■ YOUR ASSIGNMENT ■
Reproduce the passage on mountain settlement from "The settlement of" up to and including "pound of trouble.".

The settlement of high-mountain districts is likely to stimulate methods of prognostication and assessment since anthropogenic activities often interfere with the natural scheme of things there. In folded areas mountain slopes are especially sensitive in terms of biospheric equilibrium. And in the meantime man is busy inviting future catastrophic phenomena: in fact, his activities can cause a good deal of trouble in an area of enhanced geological or glaciological strains and stresses. Sure enough, an ounce of prevention is always better than a pound of trouble.

Mountains show much variety of relief, range of heights, climatic conditions and landscapes. And in lurking natural dangers too. This diversity hampers identification of common regularities under similar conditions of economic development. Since many mountainous regions remain unpopulated and undeveloped, any general natural-economic assessment of such areas is problematic. Therefore it would be expedient to try and identify certain types of terrain where economic activities are already in progress or else holding good promise in the future. This kind of classification should cover any problem-prone situations, natural conditions and natural resources. The proposed classification could take in a variety of districts: intermountain troughs, mountain-valley localities, uplands, highlands, summits, eruptive regions, among others. As the author sees it, these are but some preliminary sketches of a more thorough analysis of different options for the economic development of mountainous areas. Global problems need global solutions indeed.

■ RAW DATA ■
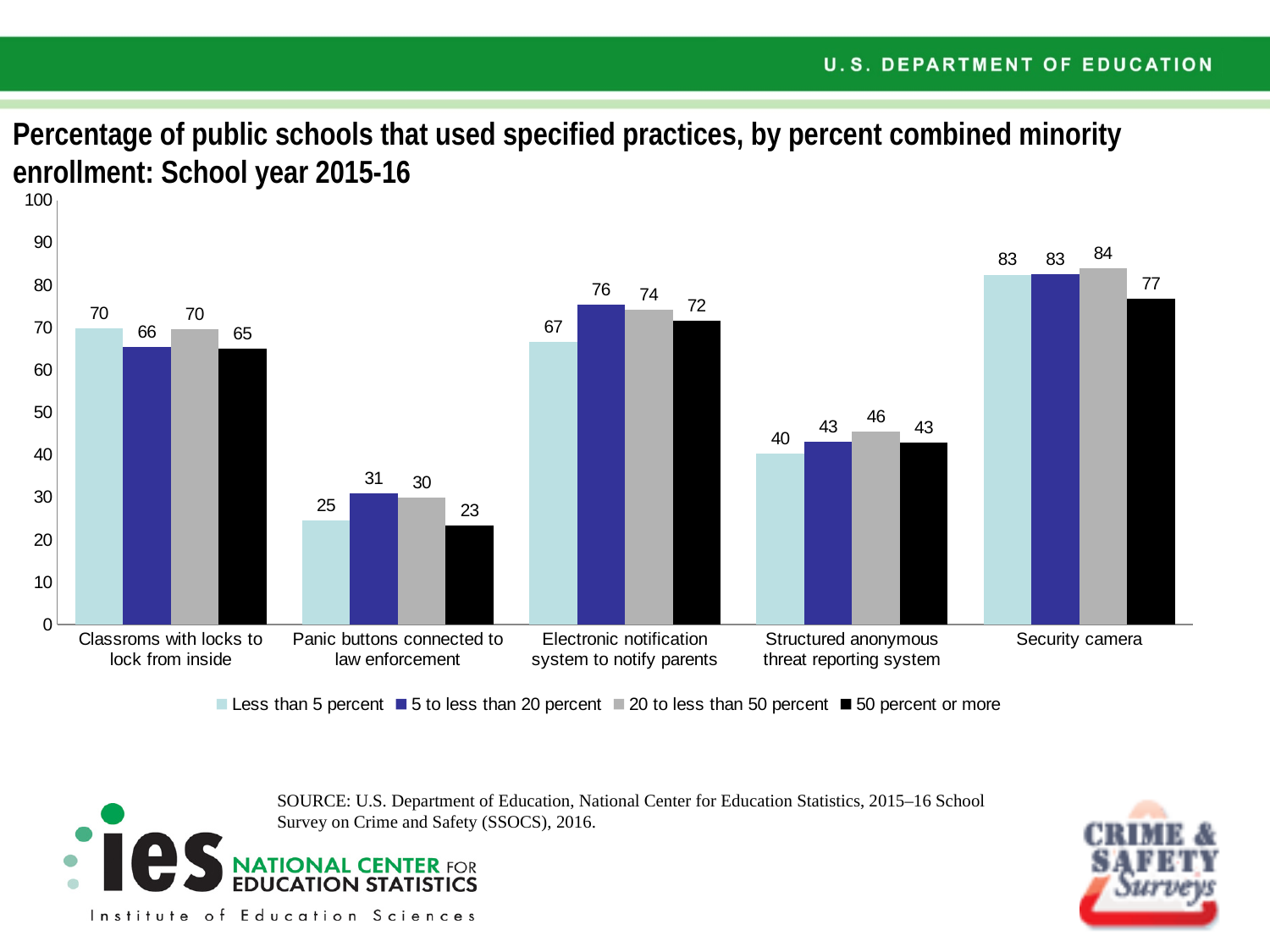
Which practice has the highest value in the '20 to less than 50 percent' series? Security camera How many series does the legend list? 4 What is the difference between the 'Less than 5 percent' and '50 percent or more' values for 'Electronic notification system to notify parents'? 5 What is the value for 'Classroms with locks to lock from inside' in the '5 to less than 20 percent' series? 66 How many practices (categories) are shown on the x axis? 5 What is the value for 'Security camera' in the '50 percent or more' series? 77 Which series is shown in black in the legend? 50 percent or more What is the value for 'Electronic notification system to notify parents' in the '5 to less than 20 percent' series? 76 What kind of chart is shown on the slide? Bar chart What is the value for 'Panic buttons connected to law enforcement' in the 'Less than 5 percent' series? 25 Which practice has the lowest value in the '50 percent or more' series? Panic buttons connected to law enforcement For 'Structured anonymous threat reporting system', which is larger: the 'Less than 5 percent' value or the '20 to less than 50 percent' value? 20 to less than 50 percent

■ EXERCISE OUTPUT ■
The settlement of high-mountain districts is likely to stimulate methods of prognostication and assessment since anthropogenic activities often interfere with the natural scheme of things there. In folded areas mountain slopes are especially sensitive in terms of biospheric equilibrium. And in the meantime man is busy inviting future catastrophic phenomena: in fact, his activities can cause a good deal of trouble in an area of enhanced geological or glaciological strains and stresses. Sure enough, an ounce of prevention is always better than a pound of trouble.